The action revolves around drinking water systems constructed since the 1970’s according to standards specified by Indian Affairs Canada. The water systems rely on groundwater wells that supply untreated water to hundreds of homes. The wastewater from those homes goes to individual septic fields, which may be contaminating groundwater.
An expert assessment commissioned by the federal government in 2010 by firm Neegan Burnside produced a startling result. All of the drinking water systems were ranked an eight out of 10 on a scale of potential risk to human health. Fecal coliforms are a significant source of contamination. A joint water management study from 2017 estimated the cost of upgrades at $45 million. At present the largest drinking water system at OKIB is under a do not consume order.
OKIB has worked with Ottawa to find a solution – specifically improvements to the systems to ensure the safety of drinking water.

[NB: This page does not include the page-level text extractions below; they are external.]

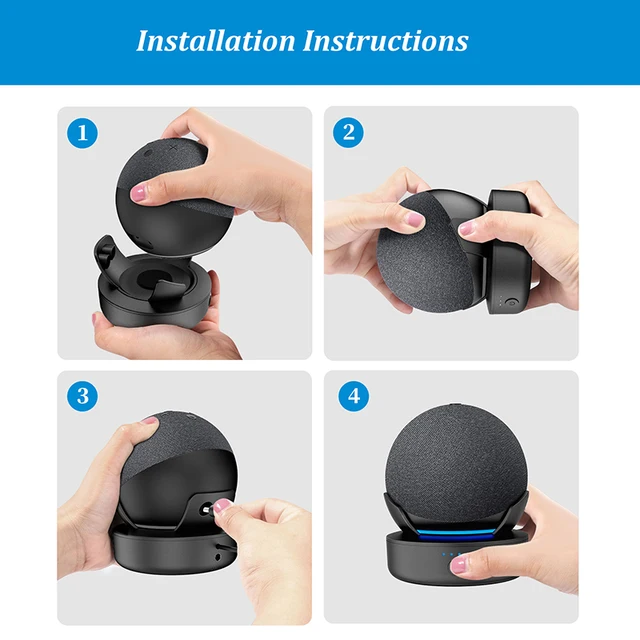 Installation Instructions

1

2

3

4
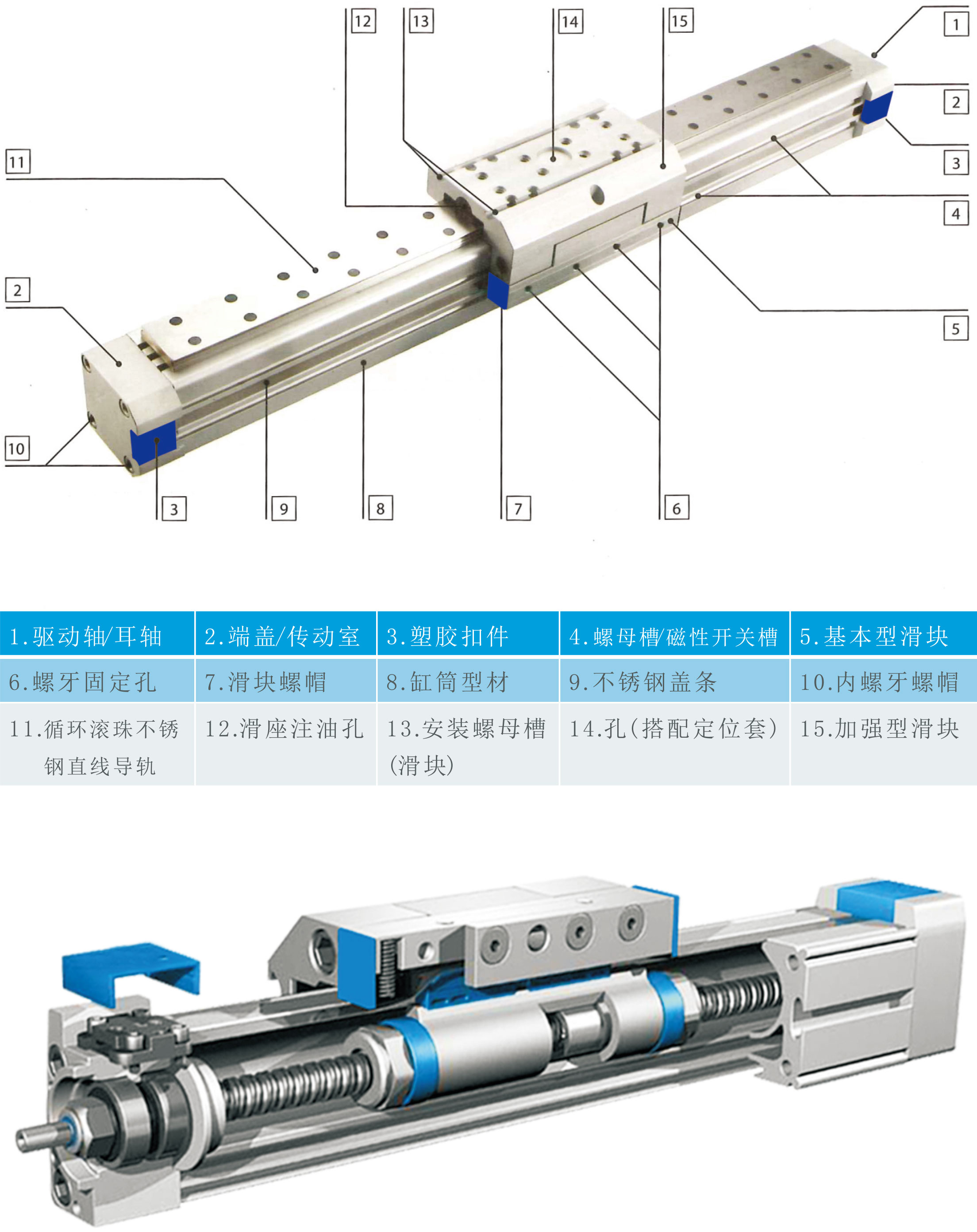 12

13

14

15

1

2

3

4

5

11

2

10

3

9

8

7

6

| 1.驱动轴/耳轴 | 2.端盖/传动室 | 3.塑胶扣件 | 4.螺母槽/磁性开关槽 | 5.基本型滑块 |
|---|---|---|---|---|
| 6.螺牙固定孔 | 7.滑块螺帽 | 8.缸筒型材 | 9.不锈钢盖条 | 10.内螺牙螺帽 |
| 11.循环滚珠不锈钢直线导轨 | 12.滑座注油孔 | 13.安装螺母槽(滑块) | 14.孔(搭配定位套) | 15.加强型滑块 |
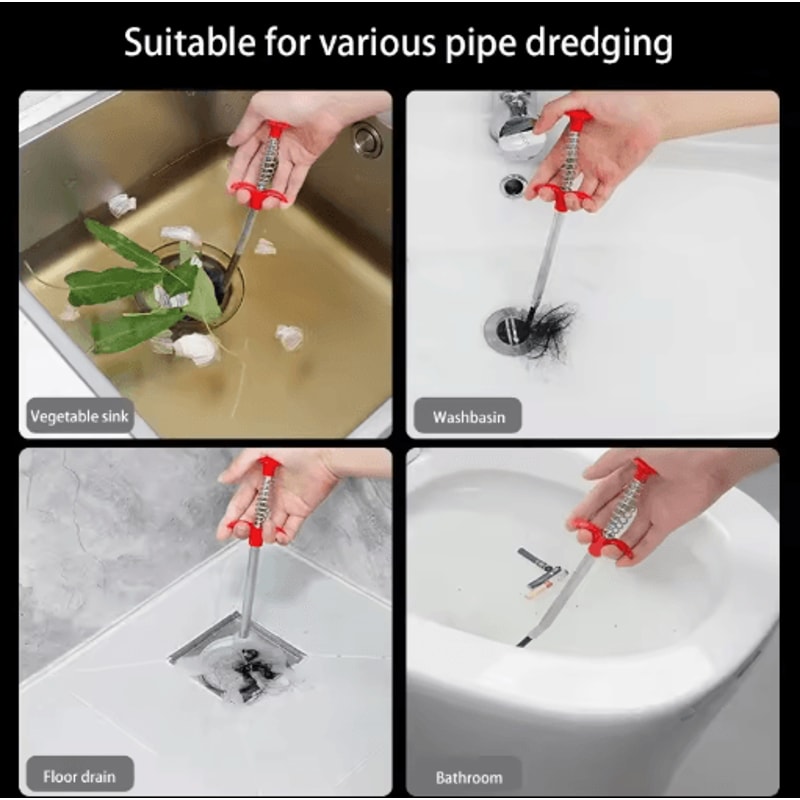 Suitable for various pipe dredging

Vegetable sink

Washbasin

Floor drain

Bathroom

After nine years of determined and good faith efforts on the part of the OKIB, the federal government has made upgrades to only one of seven systems. Okanagan felt no option was left, apart from legal action.
“We have lost faith in a system that I would characterize as negligent,” said Chief Byron Louis. “We are stuck in limbo between federal policy that underfunds our system and provincial infrastructure resources we cannot access. The federal government is simply not serious about safe drinking water for First Nations communities.”

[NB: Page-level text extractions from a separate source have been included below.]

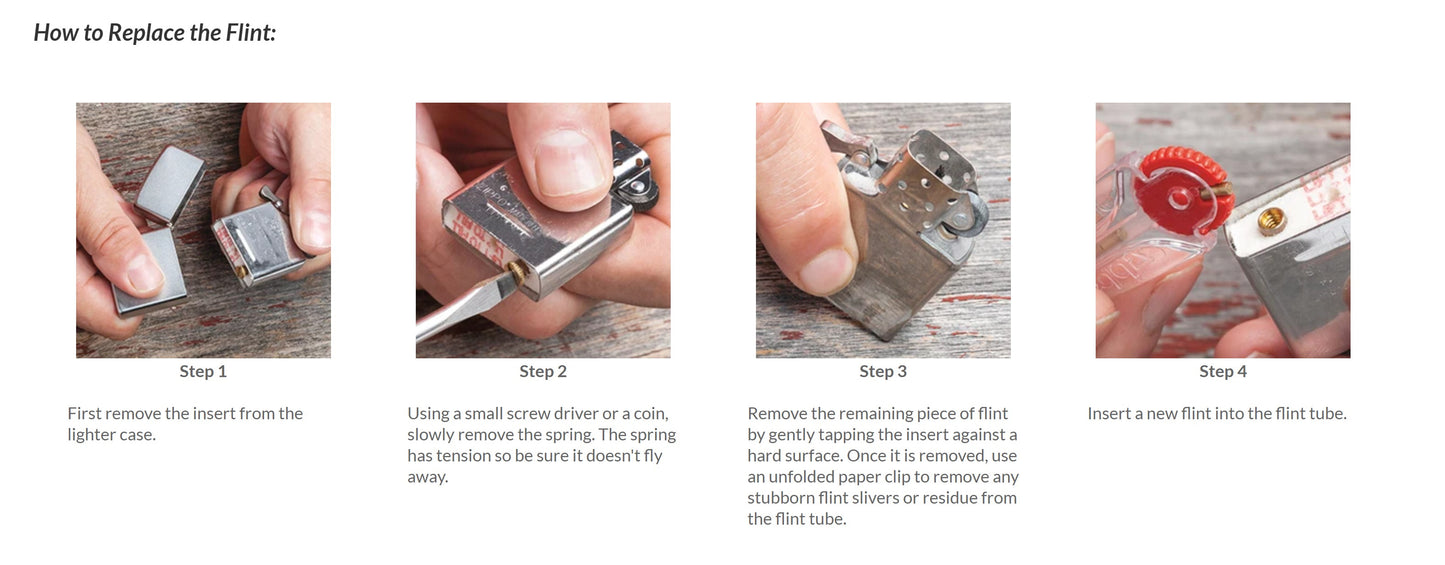 How to Replace the Flint:

Step 1

First remove the insert from the lighter case.

Step 2

Using a small screw driver or a coin, slowly remove the spring. The spring has tension so be sure it doesn't fly away.

Step 3

Remove the remaining piece of flint by gently tapping the insert against a hard surface. Once it is removed, use an unfolded paper clip to remove any stubborn flint slivers or residue from the flint tube.

Step 4

Insert a new flint into the flint tube.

“Our frustration is felt across our community and likely across the country by other First Nations,” Chief Louis added. “We have to act. We are concerned that it will take a crisis like a death or sickness from contamination before the federal government takes any action – other than constant delay. This is unacceptable in a developed country. It’s really an issue of equality – if you can turn on the tap in Kelowna and not worry the water is safe, it should be the same in our community.”
The suit simply asks for confirmation that First Nations have the same access to safe drinking water as other Canadians. That would compel the federal government to ensure water infrastructure that meets safety standards – with a timeline. “It’s a health and equality issue – one that the federal government can’t ignore any longer,” said Chief Louis.